If compressed output is requested, the –compression option determines if compression is performed by the worker processes or by the writer process, and the default is based on how many threads you specify and whether you are using a system with a gzip program (which includes linux and OSX) – using system-level compression is about 2x faster than compressing files through the python interface. However, we find that with 8 or more threads, having the workers perform compression leads to an overall performance gain. Thus, the default is to use worker compression unless you have both fewer than 8 threads and system-level gzip. If worker compression is used, the worker processes compress the data before placing it on the result queue, and the writer process then takes batches of results from the result queue and writes them to disk. On the other hand, if writer compression is used, the workers place uncompressed results in the result queue, and the writer compresses them (if necessary) before writing them to disk.
One thread is reserved for the reader process, but once all reads are loaded an additional worker process is started since the reader process becomes idle. With writer compression, one thread is also reserved for the writer process, so you must have more than two available threads.
Other options¶
--preserve-order
- Preserve order of reads in input files (ignored if –no-writer-process is set). By default, there is no guarantee as to how reads will be ordered in the output files (although read pairs are always guaranteed to be at identical positions in their respective files).
--read-queue-size
and--result-queue-size
- Communication between the reader thread and the trimmer threads, and between the trimmer threads and the writer thread, is all done using queues. Queue sizes are limited to prevent storing too much data in memory at once. The sizes of the queues can be controlled with these two parameters. Note that queue sizes are in numbers of batches, not numbers of reads.
--batch-size
- The maximum number of reads in each batch. In our experience, this parameter tends not to have much effect on performance.
--process-timeout
- When one party tries to do a read operation on an empty queue, or a write operation on a full queue, it will wait until either something is added to/removed from the queue, or until it is told to stop (because there was an error, or because the program finished running). Each time the operation polls the queue and is told to wait, it writes a DEBUG message. However, if the wait time exceeds the value set for this parameter, then those messages are escalated to ERROR level, which suggests that the user might want to investigate.
--compression
- If ‘worker’, perform data compression in the worker (trimmer) processes; if ‘writer’, perform compression in the writer process. Otherwise, Atropos makes a choice based on whether system-level gzip is available.
Optimization¶
If you are going to be processing lots of data, we recommend taking some time to optimize Atropos
for your particular environment. You can do this by using the --max-reads
parameter to limit
the number of input reads (we recommend 1-10 M reads to get a good idea of average processing time
per read) and then experiment with multiple parameter combinations. Turning on DEBUG log messages
(–log-level DEBUG) can also be helpful for this task. Note that increasing the number of available
threads has diminishing returns, and should certainly not exceed the number of cores available on your
system. We generally find 8 threads to offer the best trade-off between speed and resource usage, though
this may differ for your own environment.
Atropos’s output¶
How to read the report¶
After every run, Atropos prints out per-adapter statistics. The output starts with something like this:
Sequence: 'ACGTACGTACGTTAGCTAGC'; Length: 20; Trimmed: 2402 times.

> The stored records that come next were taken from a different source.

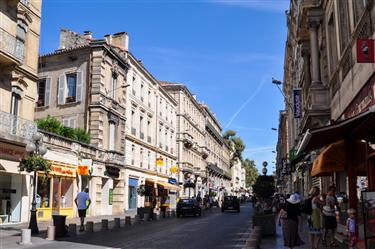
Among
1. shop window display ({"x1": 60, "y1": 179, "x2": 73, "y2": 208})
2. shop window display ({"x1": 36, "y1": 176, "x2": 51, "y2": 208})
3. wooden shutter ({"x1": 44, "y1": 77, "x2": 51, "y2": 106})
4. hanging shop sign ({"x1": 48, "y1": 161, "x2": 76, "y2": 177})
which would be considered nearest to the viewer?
shop window display ({"x1": 36, "y1": 176, "x2": 51, "y2": 208})

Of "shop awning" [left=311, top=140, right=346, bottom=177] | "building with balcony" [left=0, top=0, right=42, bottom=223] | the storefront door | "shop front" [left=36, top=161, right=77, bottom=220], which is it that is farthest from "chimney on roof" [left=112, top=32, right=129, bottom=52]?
"shop awning" [left=311, top=140, right=346, bottom=177]

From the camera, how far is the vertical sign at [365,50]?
10.0m


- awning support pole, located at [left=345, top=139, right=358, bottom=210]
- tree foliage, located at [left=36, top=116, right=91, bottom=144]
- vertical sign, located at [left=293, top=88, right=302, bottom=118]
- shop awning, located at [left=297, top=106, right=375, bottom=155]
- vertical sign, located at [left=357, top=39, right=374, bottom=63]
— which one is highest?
vertical sign, located at [left=293, top=88, right=302, bottom=118]

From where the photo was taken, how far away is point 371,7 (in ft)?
34.4

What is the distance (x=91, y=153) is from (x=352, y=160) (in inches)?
1004

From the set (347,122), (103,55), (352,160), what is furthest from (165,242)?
(103,55)

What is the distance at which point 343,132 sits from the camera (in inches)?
355

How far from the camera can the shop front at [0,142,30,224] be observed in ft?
74.5

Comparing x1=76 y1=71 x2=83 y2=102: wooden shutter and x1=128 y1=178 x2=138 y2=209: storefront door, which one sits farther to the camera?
x1=128 y1=178 x2=138 y2=209: storefront door

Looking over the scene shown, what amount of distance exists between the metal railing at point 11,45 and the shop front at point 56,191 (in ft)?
23.0

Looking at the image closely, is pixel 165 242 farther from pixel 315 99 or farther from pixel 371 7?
pixel 371 7

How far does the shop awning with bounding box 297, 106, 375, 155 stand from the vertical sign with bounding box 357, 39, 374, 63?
1.92 m

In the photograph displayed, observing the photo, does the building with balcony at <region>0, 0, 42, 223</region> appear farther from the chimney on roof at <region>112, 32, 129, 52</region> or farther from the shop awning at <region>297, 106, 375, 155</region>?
the chimney on roof at <region>112, 32, 129, 52</region>

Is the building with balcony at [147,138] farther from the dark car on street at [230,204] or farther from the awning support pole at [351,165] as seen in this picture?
the awning support pole at [351,165]
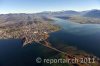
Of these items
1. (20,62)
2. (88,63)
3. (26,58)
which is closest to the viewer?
(88,63)

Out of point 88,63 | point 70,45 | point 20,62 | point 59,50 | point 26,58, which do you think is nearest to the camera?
point 88,63

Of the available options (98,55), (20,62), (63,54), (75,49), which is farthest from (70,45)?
(20,62)

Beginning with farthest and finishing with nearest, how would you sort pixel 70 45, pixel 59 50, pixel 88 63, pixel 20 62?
pixel 70 45 < pixel 59 50 < pixel 20 62 < pixel 88 63

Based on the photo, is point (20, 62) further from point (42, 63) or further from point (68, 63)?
point (68, 63)

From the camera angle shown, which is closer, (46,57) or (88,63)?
(88,63)

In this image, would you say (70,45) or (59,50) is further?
(70,45)

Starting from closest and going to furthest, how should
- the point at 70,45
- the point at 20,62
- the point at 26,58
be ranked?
the point at 20,62
the point at 26,58
the point at 70,45

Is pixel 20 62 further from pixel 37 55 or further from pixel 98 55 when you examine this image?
pixel 98 55

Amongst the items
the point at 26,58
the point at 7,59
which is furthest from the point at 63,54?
the point at 7,59
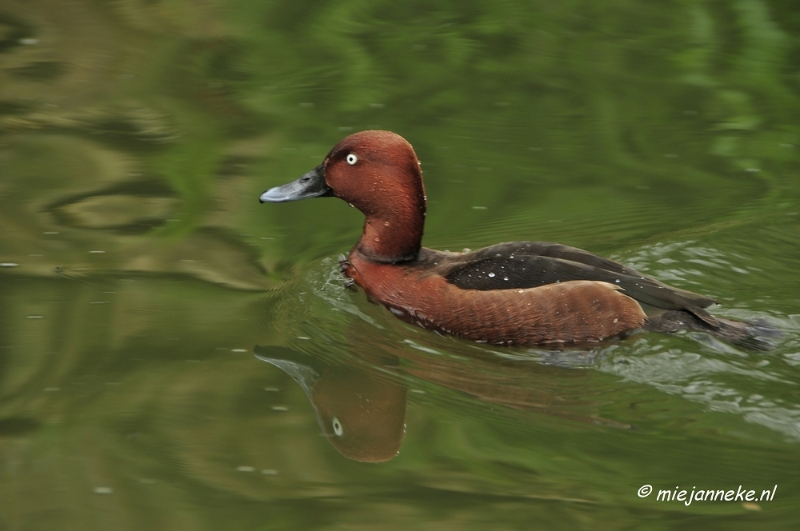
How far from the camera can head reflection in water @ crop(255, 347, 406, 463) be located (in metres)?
5.59

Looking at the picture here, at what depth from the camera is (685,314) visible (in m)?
6.34

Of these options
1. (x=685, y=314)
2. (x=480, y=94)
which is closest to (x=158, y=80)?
(x=480, y=94)

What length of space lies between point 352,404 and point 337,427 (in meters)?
0.28

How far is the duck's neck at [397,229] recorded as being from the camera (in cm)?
688

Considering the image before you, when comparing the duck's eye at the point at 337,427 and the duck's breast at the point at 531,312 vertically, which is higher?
the duck's breast at the point at 531,312

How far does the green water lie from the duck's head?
438mm

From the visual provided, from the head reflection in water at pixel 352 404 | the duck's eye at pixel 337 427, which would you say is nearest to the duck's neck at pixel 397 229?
the head reflection in water at pixel 352 404

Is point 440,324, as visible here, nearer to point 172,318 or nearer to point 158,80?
point 172,318

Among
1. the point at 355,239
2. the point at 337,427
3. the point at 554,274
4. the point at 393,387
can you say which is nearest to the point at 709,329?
the point at 554,274

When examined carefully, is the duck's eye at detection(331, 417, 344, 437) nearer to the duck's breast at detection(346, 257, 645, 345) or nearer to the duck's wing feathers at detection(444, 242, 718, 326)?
the duck's breast at detection(346, 257, 645, 345)

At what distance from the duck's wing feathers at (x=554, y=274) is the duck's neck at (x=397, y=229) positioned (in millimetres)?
439

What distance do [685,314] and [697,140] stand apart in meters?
3.01

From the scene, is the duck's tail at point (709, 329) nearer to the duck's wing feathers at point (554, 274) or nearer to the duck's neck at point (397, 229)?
the duck's wing feathers at point (554, 274)

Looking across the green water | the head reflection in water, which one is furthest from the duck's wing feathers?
the head reflection in water
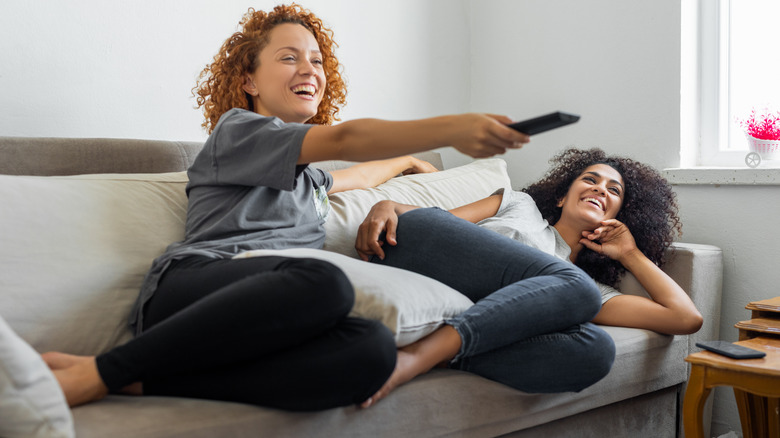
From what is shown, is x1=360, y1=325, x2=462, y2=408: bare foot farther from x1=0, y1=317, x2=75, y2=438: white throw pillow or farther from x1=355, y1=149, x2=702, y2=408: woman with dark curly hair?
x1=0, y1=317, x2=75, y2=438: white throw pillow

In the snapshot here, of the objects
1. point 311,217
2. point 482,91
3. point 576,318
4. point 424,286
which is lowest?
point 576,318

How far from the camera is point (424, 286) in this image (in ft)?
4.15

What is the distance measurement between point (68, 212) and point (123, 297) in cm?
20

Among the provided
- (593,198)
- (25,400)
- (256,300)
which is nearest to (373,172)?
(593,198)

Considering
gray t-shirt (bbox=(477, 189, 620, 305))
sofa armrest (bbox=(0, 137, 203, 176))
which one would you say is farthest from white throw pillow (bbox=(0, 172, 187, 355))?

The meaning of this should be obvious.
The next piece of information is this:
No. of allowed errors:
0-9 bp: 0; 10-19 bp: 1; 20 bp: 2
The adapter has, as was shown above, has a length of 20 characters. We are using the default error rate of 0.1. What this implies is shown above: Matches up to a length of 9 bp are allowed to have no errors. Matches of lengths 10-19 bp are allowd to have 1 error and matches of length 20 can have 2 errors. See also the section about error-tolerant matching.
Finally, a table is output that gives more detailed information about the lengths of the removed sequences. The following is only an excerpt; some rows are left out:
Overview of removed sequences
length count expect max.err error counts
3 140 156.2 0 140
4 57 39.1 0 57
5 50 9.8 0 50
6 35 2.4 0 35
...
100 397 0.0 3 358 36 3
The first row tells us the following: Three bases were removed in 140 reads; randomly, one would expect this to occur 156.2 times; the maximum number of errors at that match length is 0 (this is actually redundant since we know already that no errors are allowed at lengths 0-9 bp).
The last column shows the number of reads that had 0, 1, 2 … errors. In the last row, for example, 358 reads matched the adapter with zero errors, 36 with 1 error, and 3 matched with 2 errors.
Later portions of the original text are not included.